• **PARTS OF THE EXERCISE**:
**a.** In the boxing passage, about how much did the house pay in admissions for Camera's bout with Big Boy Peterson?
**b.** Extend the boxing passage about Primo Camera, picking up right after its final sentence.

Start of SELECTED PASSAGE

Observing games and players, fights and fighters over a stretch of years, I have come to the conclusion that if it weren't for the occasional scamps and rascals and their engaging frauds, and their acts of petty larceny, the show would have been pretty dull. The public, curiously, seems to feel the same way about it. They are always happy and contented when they are sitting at a good fixed fight, the outcome of which has been arranged in advance by bootleggers, cocaine smugglers and racketeers. I have never seen an audience that didn't get a bigger kick out of being present at a battle that is obviously a fake, than out of a dozen honest endeavors.
When Primo Camera began his first American tour, he was managed by a party who has since been named one of the Public Enemies, —one flatteringly high up in the ranking, too. Thus, the outcome of all of Primo's engagements were pre-determined either by a massing of artillery, always a famous persuader, or by an exchange of greenbacks.
Primo's partner for his debut in Madison Square was a lanky westerner named Big Boy Peterson, an uncertain pugilist who had had several adventures here and there, always succumbing in great travail as a result of light taps to the pelvis, or glancing blows to the forearm. When Big Boy was signed as Camera's foe, the sports editors of New York united in denouncing the affair as a swindle, a fake, a fraud, a dive, a Barney, a splash, a tankerino and all of the other colorful names devised for a performance of this kind. Anyone who could read a newspaper column could hardly have any illusions as to what was about to take place in the arena that night.
Behold, the evening of the exhibition, Madison Square Garden was jammed to the eaves. Men hung from the rafters on the top shelves, the mezzanine was solid, the arena jammed, the loges freighted with clients and the floor and ringside sold out to customers who had purchased tickets almost in a panic lest they fail to be present for the gypping. Mayor Walker sat in a front seat, the entire boxing Commission was there. Society, the Stage and the representatives of the liquor and murder syndicates. A gala audience.
The bilking was perpetrated as per schedule. It was a ludicrous affair complicated in some degree by Camera's clumsiness, his inability to administer a lethal or even damaging blow, and Peterson's evident eagerness to acquire a coup-de-grace of sufficient force to enable him to fall down without looking as though he had tripped. The engagement was scheduled to end in the first round. Peterson made several half-hearted trips to the canvas, looking carefully about him for a spot for the finale. As the round drew to a close, and it became evident that Camera had become hopelessly entangled in his own person, the unhappy stooge finally solved the difficulty by hitting himself a right hand punch on the side of the jaw and expiring prettily, lying on his side in a pose copied apparently from a French Art print. The referee counted him out, biting his lip to keep his face straight; and the house which had paid about $75,000 in admissions rocked with laughter and went home happy.
As I pecked at my typewriter in the press row preparing an account of this affair for my morning paper, parties drifted by, leaned over my shoulder and muttered—"Put in your article it was a lousy fake. It was a fake. Them two was faking." There was no rancor in their voices. Nor should there have been: It was a most colorful and enjoyable evening. I know, for I have seen subsequent engagements of Camera in which he was contesting strictly on his merits and they were dull, uninspiring. bloodless bores.

End of SELECTED PASSAGE
Start of MATERIAL

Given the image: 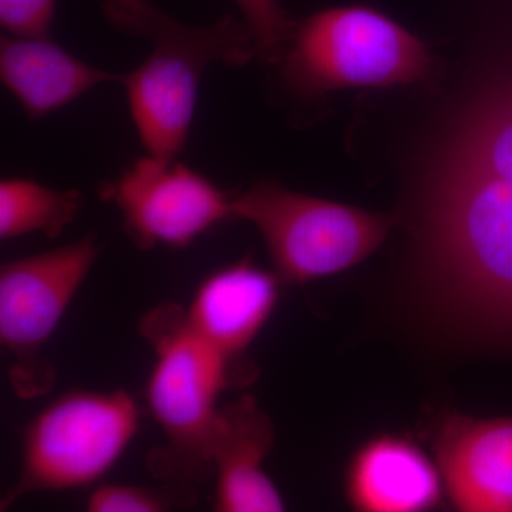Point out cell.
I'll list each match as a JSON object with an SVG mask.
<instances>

End of MATERIAL

• **RESPONSES FOR EACH TASK**:
**a.** About $75,000.

**b.**
Nothing quite so stimulates the press row at a prizefight as when someone in the know suddenly scuttles around and passes the word —"It's in. Kid Whosis is going to take it in the fifth." A contest which heretofore has been fraught with no particular consequence suddenly becomes theatrical, exciting. So the Kid is going to take it in the fifth? First of all, will he take it, or will he double-cross and stay? Flow will he take it? Will he stick out his chin and take it au naturel, or will he flop from a slap to the wishbone and do it with gestures? The choice of the fifth round is commented upon with favor. Everybody will he able to get to the speakeasies that much earlier, and the experts and customers will be spared five rounds of listless pully-hauly. Kid Whosis dutifully goes in the fifth, and is at once rated by the grateful reporters on the grace, the art and the manner of his going.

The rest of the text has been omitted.